10-day U.S. trials offer carnival of challenges


NEW ORLEANS -- Carl Lewis entered the room wearing shades, a floral shirt, tan pants and loafers.

No earring. No ponytail. No guarantees.

"I've heard a lot of people say that the Olympic trials will be more difficult than the Olympic Games," he said. "In a lot of ways, it may be more competitive. But nothing can match the Olympics."

Still, to get from here to Barcelona, Spain, and the 1992 Summer Games, requires Lewis and more than 1,000 athletes to negotiate running's version of a Mardis Gras.

The 10-day U.S. Olympic Track and Field Trials begin today in a stadium made famous by the Beatles and in weather that resembles a sauna.

Tad Gormley Stadium could be a launching pad for some of America's best runners and jumpers. But it could also be a dead end for others, who will try to compete in hot, humid conditions.

"It's silly that we're doing this so late," Lewis said.

With five weeks to go before the opening of the Summer Olympics, the United States is just now getting down to the business of selecting its track and field team.

It could be a messy affair.

Overshadowing the event is the legal wrangling involving Butch Reynolds, the world record holder in the 400 meters who is serving a two-year drug suspension. Reynolds will find out today a federal court in Columbus, Ohio, will order The Athletics Congress to allow his participation.

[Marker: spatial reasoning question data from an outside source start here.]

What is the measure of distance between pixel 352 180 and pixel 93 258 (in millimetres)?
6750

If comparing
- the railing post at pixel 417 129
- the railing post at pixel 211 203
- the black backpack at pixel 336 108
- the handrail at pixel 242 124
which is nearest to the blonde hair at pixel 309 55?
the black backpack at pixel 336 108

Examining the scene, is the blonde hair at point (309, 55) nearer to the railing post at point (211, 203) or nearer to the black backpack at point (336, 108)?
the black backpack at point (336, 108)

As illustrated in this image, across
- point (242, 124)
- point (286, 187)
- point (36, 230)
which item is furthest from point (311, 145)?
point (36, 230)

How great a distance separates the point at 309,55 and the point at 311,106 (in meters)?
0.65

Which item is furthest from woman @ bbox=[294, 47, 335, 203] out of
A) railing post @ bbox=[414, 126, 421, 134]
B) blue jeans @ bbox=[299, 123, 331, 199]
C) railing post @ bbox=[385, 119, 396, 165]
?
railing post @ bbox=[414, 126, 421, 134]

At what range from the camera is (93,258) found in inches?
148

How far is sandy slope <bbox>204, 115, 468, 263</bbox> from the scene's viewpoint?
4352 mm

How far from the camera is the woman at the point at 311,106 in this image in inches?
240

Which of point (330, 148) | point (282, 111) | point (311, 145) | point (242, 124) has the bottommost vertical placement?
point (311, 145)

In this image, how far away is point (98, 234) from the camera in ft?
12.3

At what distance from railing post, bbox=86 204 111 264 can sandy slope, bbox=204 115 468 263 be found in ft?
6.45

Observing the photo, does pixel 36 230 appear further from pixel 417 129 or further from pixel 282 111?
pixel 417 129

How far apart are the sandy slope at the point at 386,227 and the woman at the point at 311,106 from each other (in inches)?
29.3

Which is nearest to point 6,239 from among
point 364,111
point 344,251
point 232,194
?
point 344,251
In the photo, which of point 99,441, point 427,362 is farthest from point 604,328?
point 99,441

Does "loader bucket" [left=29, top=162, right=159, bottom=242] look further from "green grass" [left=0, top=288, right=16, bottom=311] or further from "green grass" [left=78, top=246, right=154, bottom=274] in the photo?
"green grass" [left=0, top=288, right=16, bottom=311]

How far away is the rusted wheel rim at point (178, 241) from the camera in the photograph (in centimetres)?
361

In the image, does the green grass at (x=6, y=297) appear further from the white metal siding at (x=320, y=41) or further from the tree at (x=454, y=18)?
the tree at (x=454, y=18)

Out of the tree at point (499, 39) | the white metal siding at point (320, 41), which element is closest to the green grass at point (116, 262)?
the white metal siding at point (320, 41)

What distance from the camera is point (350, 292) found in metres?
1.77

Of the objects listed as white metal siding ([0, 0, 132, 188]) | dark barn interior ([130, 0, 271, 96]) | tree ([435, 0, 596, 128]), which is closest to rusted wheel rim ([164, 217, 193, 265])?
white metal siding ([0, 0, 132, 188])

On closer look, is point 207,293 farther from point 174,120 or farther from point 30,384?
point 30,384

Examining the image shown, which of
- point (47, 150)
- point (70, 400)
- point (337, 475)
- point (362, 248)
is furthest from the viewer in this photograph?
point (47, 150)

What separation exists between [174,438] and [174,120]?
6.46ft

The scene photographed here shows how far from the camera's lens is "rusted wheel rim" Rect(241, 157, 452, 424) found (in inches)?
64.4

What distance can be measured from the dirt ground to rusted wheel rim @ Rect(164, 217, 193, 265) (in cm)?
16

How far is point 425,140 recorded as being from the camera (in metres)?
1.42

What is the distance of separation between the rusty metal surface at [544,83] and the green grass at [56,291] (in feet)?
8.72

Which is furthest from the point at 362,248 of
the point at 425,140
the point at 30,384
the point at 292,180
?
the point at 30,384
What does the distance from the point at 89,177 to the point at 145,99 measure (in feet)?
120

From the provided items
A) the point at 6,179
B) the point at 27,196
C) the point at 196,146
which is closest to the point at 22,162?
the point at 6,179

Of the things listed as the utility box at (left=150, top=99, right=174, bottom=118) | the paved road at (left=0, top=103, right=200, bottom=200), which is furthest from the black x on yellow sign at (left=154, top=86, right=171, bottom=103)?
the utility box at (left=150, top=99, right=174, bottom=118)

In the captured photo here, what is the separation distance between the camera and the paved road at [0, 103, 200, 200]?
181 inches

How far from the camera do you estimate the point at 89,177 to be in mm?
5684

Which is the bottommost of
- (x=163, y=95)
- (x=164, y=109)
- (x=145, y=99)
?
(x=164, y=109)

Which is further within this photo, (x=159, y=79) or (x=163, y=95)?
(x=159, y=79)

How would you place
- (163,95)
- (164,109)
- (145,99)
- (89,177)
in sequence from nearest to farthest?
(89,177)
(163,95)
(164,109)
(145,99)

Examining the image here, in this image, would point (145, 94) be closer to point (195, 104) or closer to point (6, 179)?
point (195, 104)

But the International Amateur Athletic Federation is threatening to ban the other 400-meter runners from the Olympics, if Reynolds should compete.

For now, the Reynolds affair is a sideshow.

The Trials are sure to be dominated by the pitched duel in the decathlon between athletes-turned-advertising pitchmen, Dan O'Brien and Dave Johnson; Jackie Joyner-Kersee's quest to qualify in the heptathlon, 100 hurdles and long jump; Michael Johnson's singular aim to run in the 200 meters; World Championship silver medalist Gwen Torrence's bid to remain supreme in the women's 100 and 200; and Mary Slaney's latest comeback in the 1,500.

But the running Mardis Gras begins with track's version of the heavyweight championship: the men's 100.

Training partners Lewis, the world record holder, Leroy Burrell, the former world record holder, and Mike Marsh, merely the fastest American in 1992, will square off in preliminaries tonight and the final tomorrow night.

"We're a very close-knit team," Lewis said. "There is excitement in the 100. We have a goal as a team, and I have a goal as an individual."

The team goal for Lewis' Santa Monica Track Club is a three-man sweep to Barcelona. The individual goal for Lewis is to get a quick start on his bid to once again win four Olympic gold medals in the 100, 200, long jump and 4 x 100-meter relay.

But Lewis is encountering daunting odds. He faces one of the fastest fields ever in the 100. He faces the nearly unbeatable Johnson in the 200. He faces world record holder Mike Powell in the long jump.

"I've been there before," Lewis said. "But when you get down on the track, whether you've been there before or not doesn't matter. You want to make it now. My main objective is to be ready to do what I have to do and use the experience that I've gained to perform in these trials. A lot can happen in these next 10 days."